![]()
La Royal Opera inaugura la sua nuova stagione con un Don Giovanni psicologicamente e visivamente avvincente nel sesto revival della messa in scena del 2014 di Kasper Holten. Brillano nell'opera, una delle più oscure e amate di Wolfgang Amadeus Mozart, le interpretazioni di Aigual Akhmetshina nel ruolo di Donna Elvira, la convincente vocalmente Dingle Yandell come Masetto e la voce accattivante e l'atteggiamento frizzante della soprano italiana Giulia Semenzato nel ruolo della contadina Zerlina.
Photo credit: Mihaela Bodlovic
L'altro grande protagonista dello spettacolo è lo straordinario allestimento, in stile Escher, della scenografa Es Devlin. Fin dall'inizio, l'ouverture si trasforma in molto più di una semplice musica introduttiva. I nomi delle numerose donne sedotte dal Don Giovanni sessualmente dipendente sono scritti, grazie a proiezioni ingegnose del video designer Luke Halls e a un'illuminazione ammirevole di Bruno Poet, su una casa signorile in pietra grigia che ruota e si trasforma in uno spazio interno versatile su due livelli.
Photo credit: Mihaela Bodlovic
Il regista del revival Greg Eldridge assicura che questa ambientazione da incubo ci permetta di vedere il funzionamento interno della mente di Giovanni mentre scende da seduttore sfacciato (molto attuale oggi con il movimento MeToo contro gli abusi e le molestie sessuali) verso una fine infernale. Le proiezioni sono incessanti, con vortici vertiginosi, macchie di sangue e grosse lacrime nere che scorrono sul palco, mentre i cantanti sono vestiti con costumi sontuosi di Anja Vang Kragh, che ha lavorato con John Galliano per Dior e Stella McCartney.
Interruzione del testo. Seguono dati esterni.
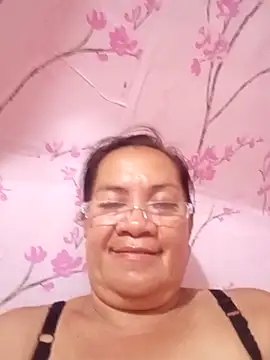 Snapshot of vickyhot1966 chatting on September 2025 09:22:02 AM vickyhot1966 online show from September 2025 09:22:02 AM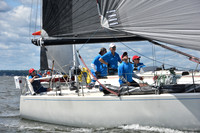 2021 Vineyard Race A 1673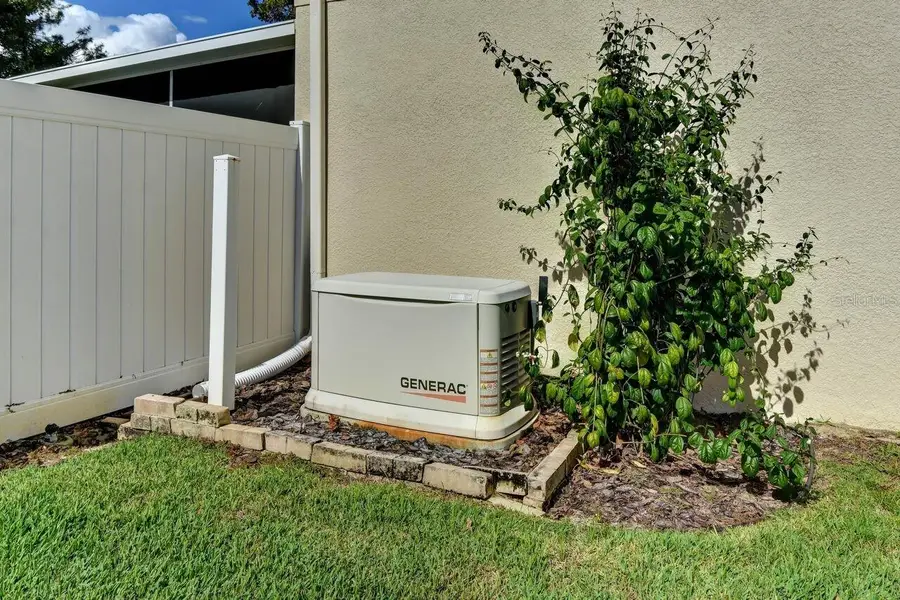 831 Oak Hollow Loop, Deland, FL 32724 - #3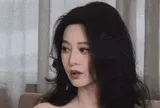 20 giây lý giải vì sao đây là mỹ nhân đắt giá nhất Trung Quốc: Dung nhan tuyệt thế, tạo hoá ưu ái đúng 1 người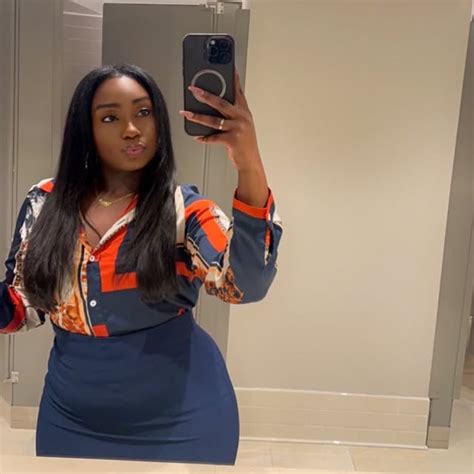 Shani 💕 ️ Shanimarie • Threads Say More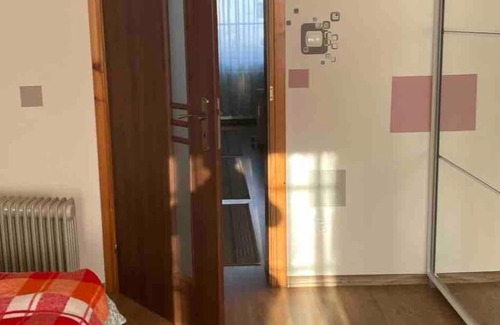 gmina Budry House | Dom na Mazurach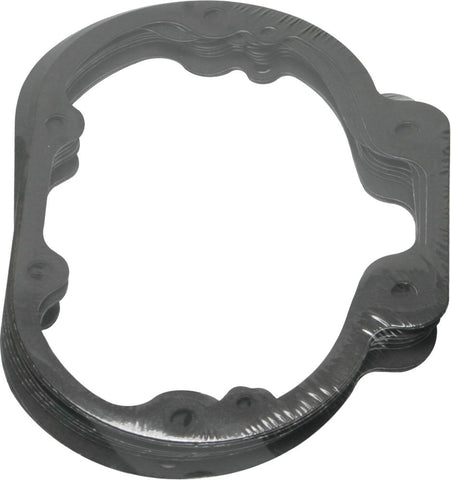 10-pk Clutch Release Cvr Gskt H-d Evo-twin Cam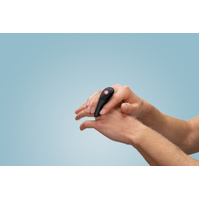 BE.ONE Finger Vibrator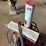 lincoln-ac-225-arc-welder-image-7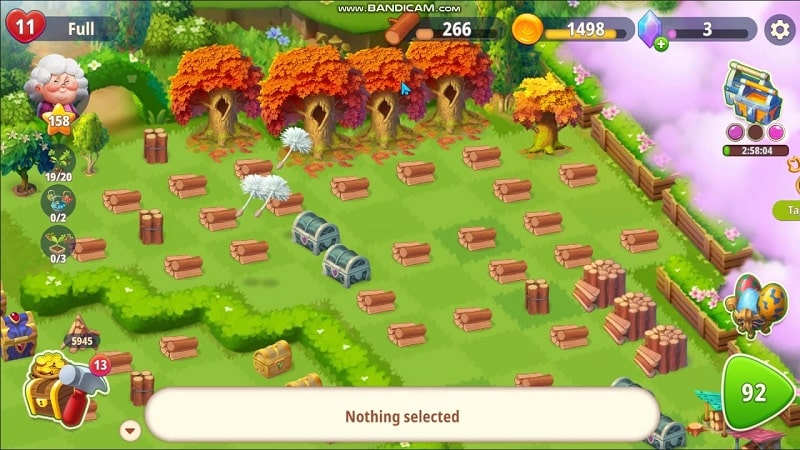 Toca Life: Hospital(Unlocked all)1.2-play_playmods.io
Non è tutto cupo, però, in una storia che è insieme spiritosa e oscura. C'è un buon gioco comico tra Giovanni (il basso-baritono canadese Gordon Bintner) e il suo servo Leporello (Roberto Tagliavini), che aiuta riluttante il padrone mentre questi agisce nei confronti di Donna Anna, di Zerlina in procinto di sposare Masetto e della serva di Elvira. L'ex amante Elvira, divisa tra amore e odio per il Don, è decisa alla vendetta, così come Don Ottavio, promesso sposo di Anna, dopo che Giovanni uccide il padre di lei, il Commendatore. Alla fine, il fantasma del Commendatore (un terrificante Andreas Bauer Kanabas) accetta l'invito di Giovanni a cena e riceve la sua punizione.
Photo credit: Mihaela Bodlovic
C'è molto da apprezzare in questa interpretazione con tocchi contemporanei, dalla tenera e dolorante Donna Anna di Rachel Willis Sørensen, al grazioso Ottavio di Borgan Volkov, passando per i fantasmi fluttuanti dei trionfi a letto di Giovanni e le entrate e uscite farsesche dalle porte nello scenograficamente sempre flessibile e dominante allestimento di Devlin.
Photo credit: Mihaela Bodlovic
Vi sono però anche alcune lamentele da parte di alcuni spettatori intorno a me, dovute a confusione su ciò che i personaggi fanno verso la fine del primo atto, su come la scenografia a tratti sovrasti i cantanti, sul perché il direttore d'orchestra Stefano Montanari non sembri avere il pieno controllo e sull'inaccettabile taglio dell'ultima scena dell'opera, in cui Giovanni non precipita tra le fiamme dell'inferno ma semplicemente crolla a terra. "Non è drammatico come in altre versioni", dice una donna che dichiara di voler riavere indietro i soldi.
Photo credit: Mihaela Bodlovic
Eppure, questi reclami non tolgono completamente valore a una produzione memorabile con un cast solido e immagini che resteranno impresse nella mente.
Don Giovanni rimane in scena al Royal Opera House fino al 15 ottobre.